S 5.97 Protection of communications with Novell eDirectory

Initiation responsibility: IT Security Officer, Head of IT

Implementation responsibility: Head of IT, Administrator

The exchange of data between eDirectory client and server takes place over network connections. Depending on the eDirectory system and network structure, it may be possible for the communications packets, which can contain authentication information as well as directory contents, to be transmitted unprotected.

Depending on the operating system installed, different network protocols can be used here. Thus, for example, eDirectory can be accessed both with Novell's own NDAP, which is superimposed on the Netware Core Protocol (NCP), and also with the standard LDAP protocol. For NDAP, data is transported over IP or IPX networks and for LDAP it is transported exclusively over IP networks.

User authentication with access over NDAP follows a proprietary procedure that does not transport any authentication data directly over the network. However, where NDAP is used, communications between client and server are not always encrypted, but it is the responsibility of the (NDAP) client used to ensure that communications are encrypted. Hence access to eDirectory with this protocol should only be possible within the intranet.

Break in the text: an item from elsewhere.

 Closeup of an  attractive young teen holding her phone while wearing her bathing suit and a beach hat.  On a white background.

If an eDirectory server is to be accessed from outside with NDAP, the communications link between client and server must be protected sufficiently to ensure the confidentiality of the data transmitted. This can be achieved, for example, through use of a Virtual Private Network (VPN)

Where eDirectory is accessed with LDAP, encryption is possible (using SSL) but there are also specific risks (configuration of anonymous access). Details of the relevant security aspects are provided in safeguard S 4.158 Configuration of LDAP access to Novell eDirectory.

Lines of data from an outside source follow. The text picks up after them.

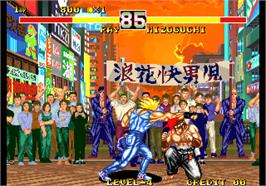 In game image of Karnov's Revenge / Fighter's History Dynamite on the Arcade.
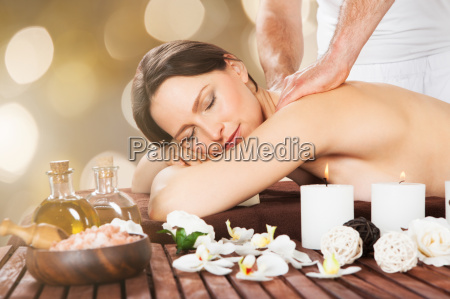 relaxed woman receiving shoulder massage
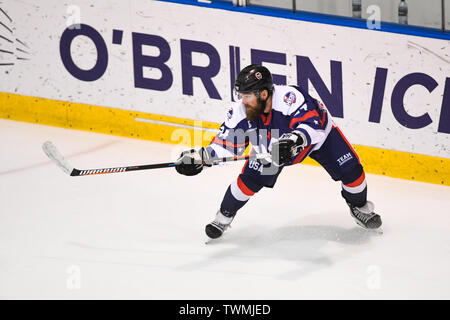 Melbourne, Victoria, Australia. 21st June 2019. 2019 Ice Hockey Classic, Canada versus USA; Josh Harris of USA passes the puck Credit: Action Plus Sports Images/Alamy Live News - Stock Photo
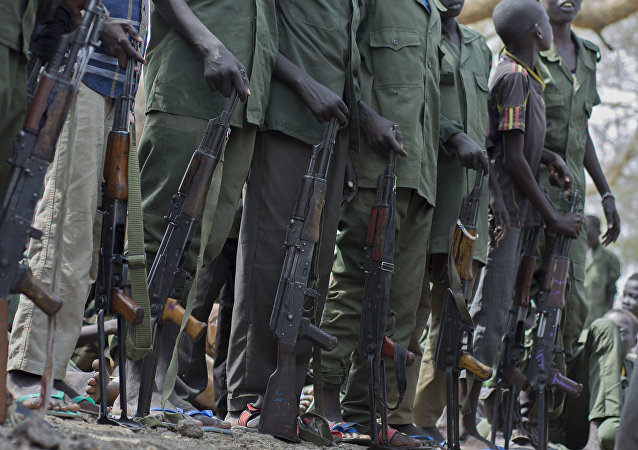 Young boys, children soldiers sit on February 10, 2015 prepare to lay down their arms at a ceremony of the child soldiers disarmament, demobilisation and reintegration in Pibor oversawn by UNICEF and partners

Furthermore, administrators can access the system remotely. One example of this is the Novell proprietary tool, iMonitor, which permits access to data of the system monitor via a browser (see S 4.160 Monitoring of Novell eDirectory).

As the data available in iMonitor provides significant insight into the organisation and configuration of an eDirectory installation, this indirect means of access to eDirectory must also be protected. Therefore only authorised users should be able to access iMonitor over HTTP. Transmissions should, moreover, be protected by TLS/SSL (see S 5.66 Use of TLS/SSL).

Example: If an eDirectory server for LDAP access from outside is inside the screened subnet of a firewall system, then HTTP access to this server should not be possible.

Review questions:

• Access from outside to an eDirectory directory service with NDAP: Has the communication connection between client and server been secured?
• Are only authorised users able to access iMonitor of eDirectory over HTTP?